Of the new songs, "No Fun" is the most vigorously received, and both floors sing: "Hey! You're no fun! You're no fun!" in unison, lifting the spirits yet again. From there on it's all greatest hits. "Absolution Calling" sports another elegant and powerful refrain that enables Boyd to seduce yet again with his supple tenor, this time with an added twist - about two thirds into the song the band launches into Chris Isaak's "Wicked Game", which they play almost in entirety. It would be unbecoming to precisely describe the effect this had on lady fans (and some guys, surely) since Boyd had taken off his t-shirt minutes before this performance. The bona fide provocateur display continues with a cover of INXS's "Need You Tonight". Boyd's voice aligns perfectly with the voice of the late Mike Hutchence, and it becomes even more challenging to breathe, amid so many buzzed people (I mean, the beer was pretty cheap) dancing.
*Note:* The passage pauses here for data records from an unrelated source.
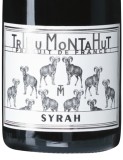 Tribu Montahut Syrah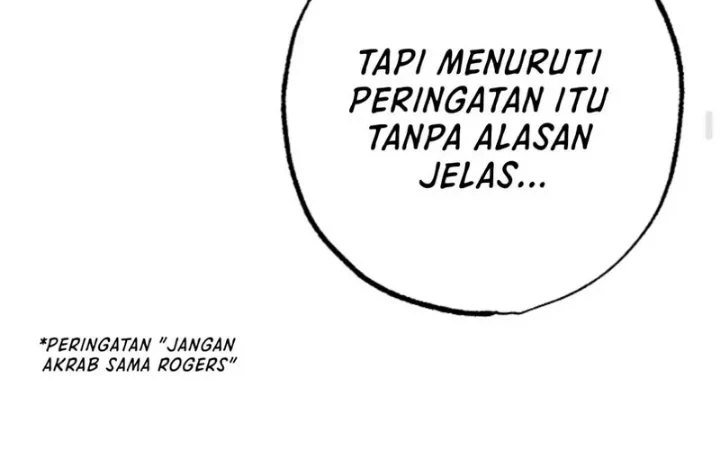 Welcome to the Rose Mansion Chapter 21 - halaman 60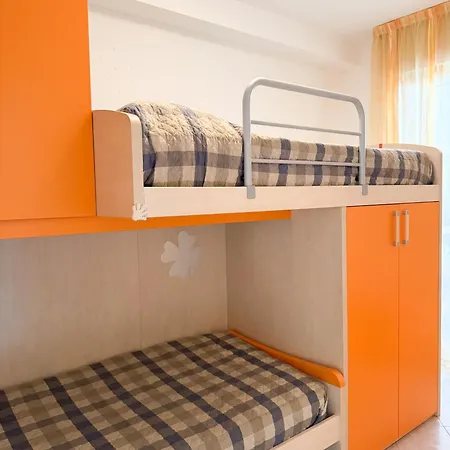 Marina Apartamento *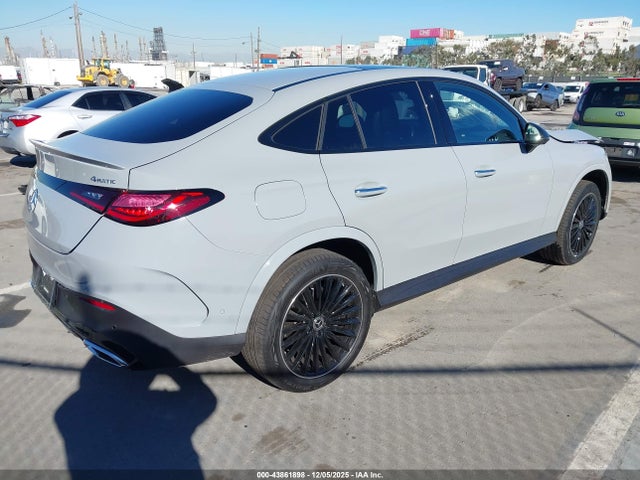 W1NKJ4HB3TF426844 Mercedes-Benz Glc 300 4matic Coupe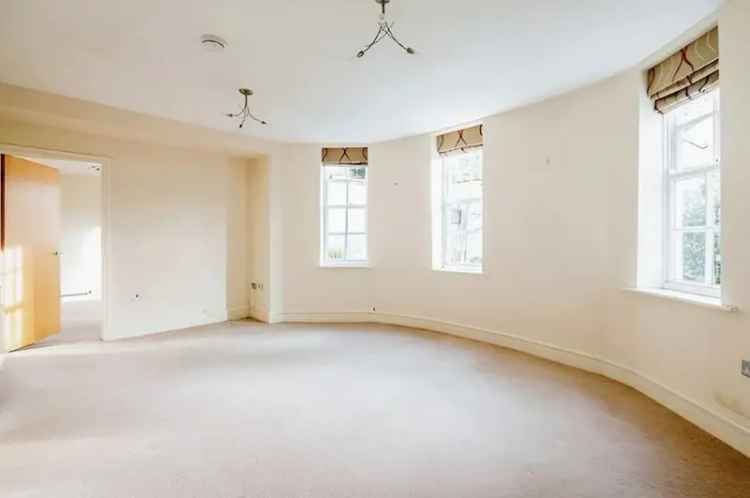 1 Bedroom Flat for Sale in York, North Yorkshire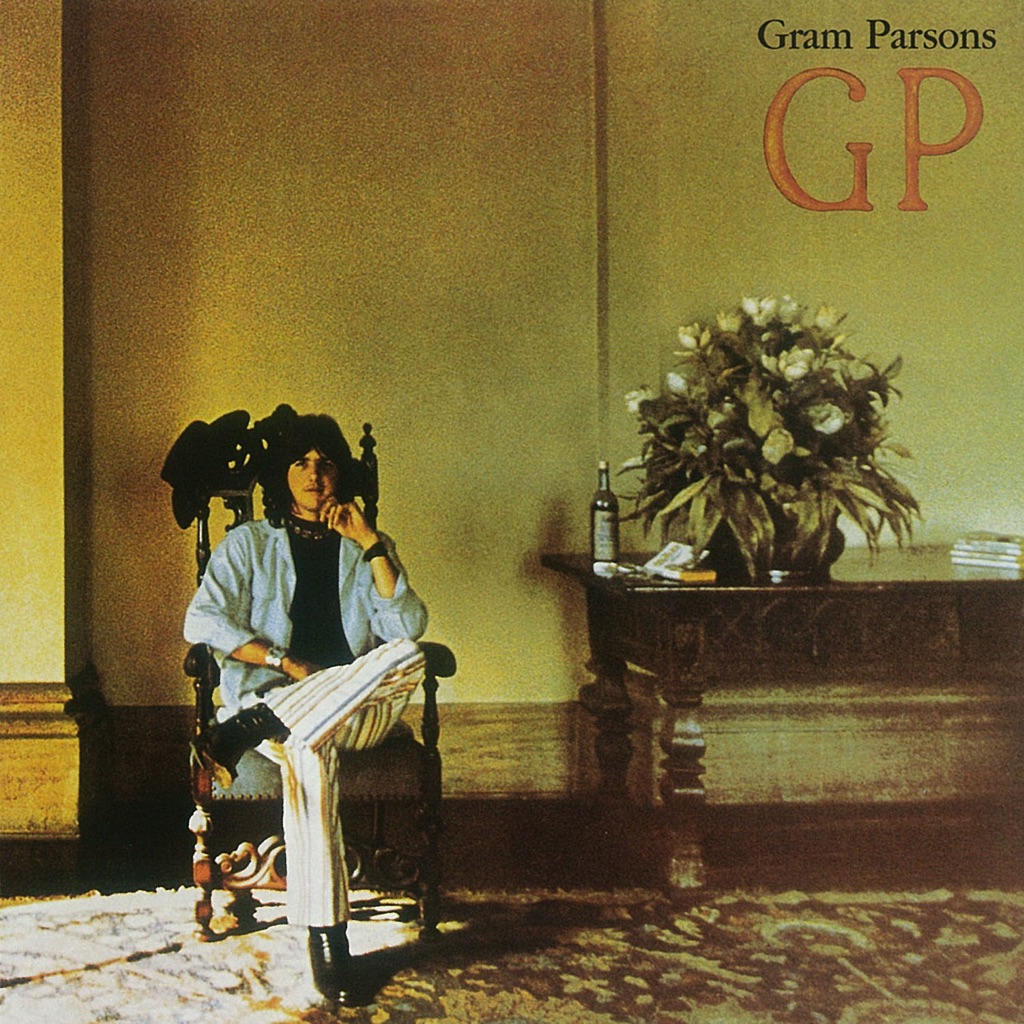 gram-parsons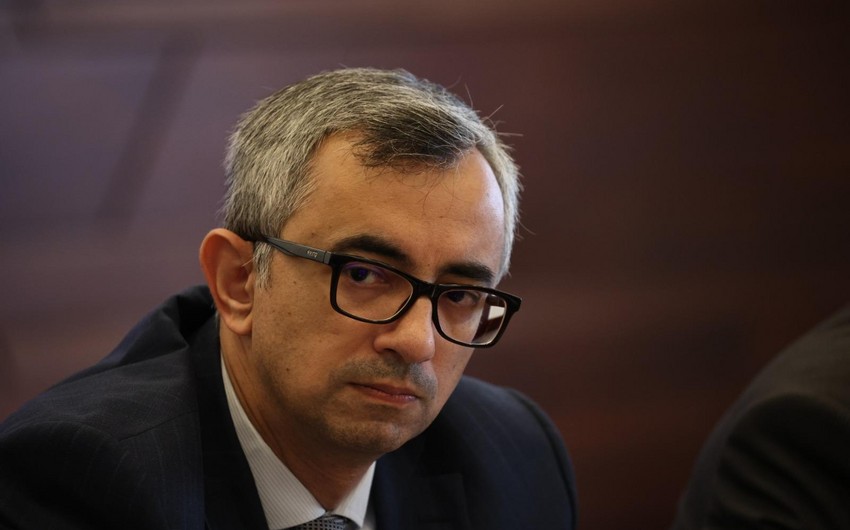 Report’s director: Amendment of Armenian constitution is Azerbaijan’s main prerequisite for peace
The grand finale is saved for "Nice to Know You" and "Wish You Were Here", and these songs are perfect examples of why Incubus remains popular even after 20 years of making music. It's the unflinching, unsentimental earnestness and simplicity of Boyd's lyrics that are the most often overlooked selling point for this already compelling band. His capacity to paint vivid, recognizable images that hit home in no more than two or three simple lines, is astonishing. Judging by the strength of singalongs alone, it's evident nearly everyone in the room identifies with these musings. "I lean against the wind, pretend that I am weightless, and in this moment I am happy, happy," followed by a longing "I wish you were here" repeating over and over is enough for many to shed tears. I doubt there is anyone who hasn't felt this way at some point in their lives. This time around the tune is made even better by fusion with another, even more famous "Wish You Were Here". Of course, it's the legendary Pink Floyd single and everyone hollers, swinging side to side and hugging one another while Boyd transitions from one chorus into another seamlessly. It's a brilliant idea and a fitting sign-off for a great concert.
The encore is brief and reserved for "Are You In?", this time with a snippet of Snoop Dogg's "Gin and Juice" at the end, and of course, "Drive". Again it's the honesty and simplicity of Boyd's ruminations that truly resonate with the listeners, the bare metaphors about getting the steering wheel under your control obvious but no less potent for it. Even after all these years and changes in the landscape of contemporary rock, it's a unique pleasure to listen to a band such as Incubus, whose music has stood the test of time and will now be shared with the generations to come after us.